Il Tribunale Supremo spagnolo ha negato l’amnistia a Carles Puigdemont
Ha stabilito che non può essere applicata al reato di appropriazione indebita di fondi pubblici, del quale è accusato tra gli altri anche il leader indipendentista catalano: resterà ricercato dalla giustizia spagnola
Lunedì il Tribunale Supremo spagnolo ha negato la concessione dell’amnistia a Carles Puigdemont, il leader indipendentista catalano che nel 2017 fu uno dei principali organizzatori di un referendum illegale per l’indipendenza della Catalogna. Per sfuggire alle conseguenze giudiziarie di quello che aveva fatto, Puigdemont scappò in Belgio e da quel momento non è mai più tornato in Spagna: se l’avesse fatto sarebbe stato arrestato. Il Tribunale ha inoltre deciso di mantenere validi i mandati di arresto anche contro altri leader indipendentisti, tra cui Toni Comín e Lluís Puig, due ex collaboratori di Puigdemont che come lui fuggirono all’estero dopo il referendum.

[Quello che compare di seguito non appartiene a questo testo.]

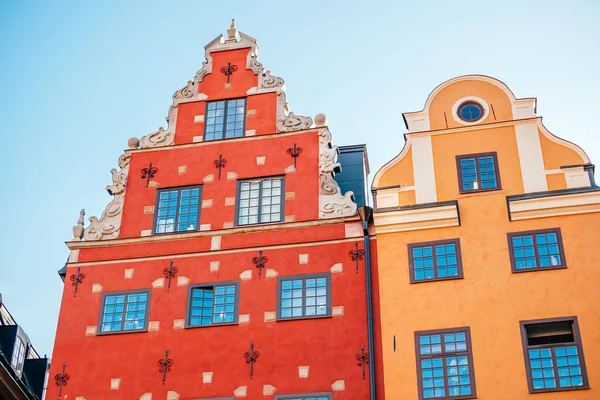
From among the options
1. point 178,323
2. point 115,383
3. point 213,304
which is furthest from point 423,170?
point 115,383

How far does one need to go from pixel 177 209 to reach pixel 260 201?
2.28 m

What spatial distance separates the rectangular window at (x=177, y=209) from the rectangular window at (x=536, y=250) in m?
8.05

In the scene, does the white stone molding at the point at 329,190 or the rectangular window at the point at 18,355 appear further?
the rectangular window at the point at 18,355

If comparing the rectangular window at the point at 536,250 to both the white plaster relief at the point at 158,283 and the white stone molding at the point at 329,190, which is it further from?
the white plaster relief at the point at 158,283

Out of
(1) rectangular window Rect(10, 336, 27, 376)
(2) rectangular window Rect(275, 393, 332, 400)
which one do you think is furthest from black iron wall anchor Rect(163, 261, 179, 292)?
(1) rectangular window Rect(10, 336, 27, 376)

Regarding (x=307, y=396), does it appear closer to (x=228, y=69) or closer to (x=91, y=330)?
(x=91, y=330)

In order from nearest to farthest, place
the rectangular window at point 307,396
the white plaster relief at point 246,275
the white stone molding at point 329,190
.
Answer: the rectangular window at point 307,396, the white plaster relief at point 246,275, the white stone molding at point 329,190

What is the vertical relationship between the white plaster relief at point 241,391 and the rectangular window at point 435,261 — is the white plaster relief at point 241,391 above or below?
below

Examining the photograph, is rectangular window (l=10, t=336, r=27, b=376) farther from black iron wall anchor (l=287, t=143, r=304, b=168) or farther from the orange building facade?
the orange building facade

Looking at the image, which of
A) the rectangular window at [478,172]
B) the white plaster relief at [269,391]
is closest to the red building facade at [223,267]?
the white plaster relief at [269,391]

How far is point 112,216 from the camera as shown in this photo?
77.9ft

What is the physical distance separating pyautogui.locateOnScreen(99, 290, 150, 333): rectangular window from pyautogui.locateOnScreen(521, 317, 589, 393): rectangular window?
9117 millimetres

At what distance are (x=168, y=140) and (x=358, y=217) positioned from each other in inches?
245

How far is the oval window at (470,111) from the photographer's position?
74.1ft
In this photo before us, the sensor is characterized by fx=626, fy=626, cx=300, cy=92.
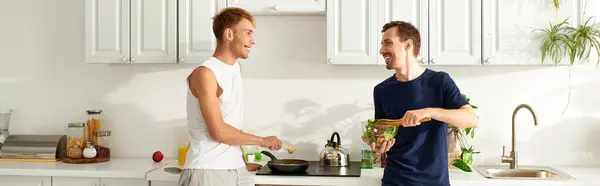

Lo scorso maggio il governo del primo ministro spagnolo Pedro Sánchez aveva approvato in via definitiva una legge per concedere l’amnistia ai leader indipendentisti catalani che in passato sono stati incriminati o hanno subìto procedimenti giudiziari per le loro azioni a favore dell’indipendenza. Il Tribunale ha però stabilito la legge non si applicherà a uno dei reati di cui è accusato Puigdemont, ossia l’appropriazione indebita di fondi pubblici: Puigdemont quindi rimane ricercato dalla giustizia spagnola e se tornasse in Spagna verrebbe arrestato. Dopo aver appreso la notizia, Puidgemont ha scritto su X: “La Toga Nostra”, un riferimento all’organizzazione mafiosa Cosa Nostra.
Secondo il Tribunale, il reato di appropriazione indebita di fondi pubblici non può godere dell’amnistia se viene compiuto a scopo di lucro, ossia se porta i colpevoli a ottenere un beneficio finanziario personale, oppure se danneggia gli interessi finanziari dell’Unione Europea. Secondo i giudici l’accusa contro Puigdemont, relativa ai fondi usati per organizzare il referendum per l’indipendenza nel 2017, rientra in entrambe queste situazioni.
La legge sull’amnistia era l’elemento centrale dell’accordo di governo fra Junts per Catalunya, il partito indipendentista catalano di Puigdemont, e il Partito socialista spagnolo (PSOE). L’accordo era stato fatto lo scorso novembre e aveva portato alla formazione dell’attuale governo, guidato da Sánchez. Era però stato molto criticato, sia da partiti di destra che di sinistra. Prevede la cancellazione della responsabilità penale, amministrativa e contabile per più di 300 leader e attivisti indipendentisti incriminati di vari reati, e anche per 73 poliziotti sotto processo per le eccessive violenze commesse contro i manifestanti indipendentisti nei giorni del referendum del 2017.
Il primo a beneficiarne, a fine giugno, era stato Miquel Buch, un esponente di Junts per Catalunya che fu condannato a quattro anni e mezzo di carcere e a 20 anni di interdizione dai pubblici uffici per aver usato impropriamente fondi pubblici e per aver commesso atti contrari al proprio dovere d’ufficio. Insieme a Buch era stato scagionato anche l’agente Lluís Escolà, un ex membro dei Mossos d’Esquadra, il corpo di polizia regionale catalano, che in precedenza era stato condannato a quattro anni di carcere.
In questo caso l’applicazione dell’amnistia era stata decisa dal Tribunale Superiore della Catalogna (TSJC), il massimo organo di giustizia della comunità autonoma spagnola, e non dal Tribunale Supremo nazionale: il TSJC ha ritenuto che Buch avesse usato impropriamente fondi pubblici non per arricchirsi, ma per facilitare l’ottenimento dell’indipendenza.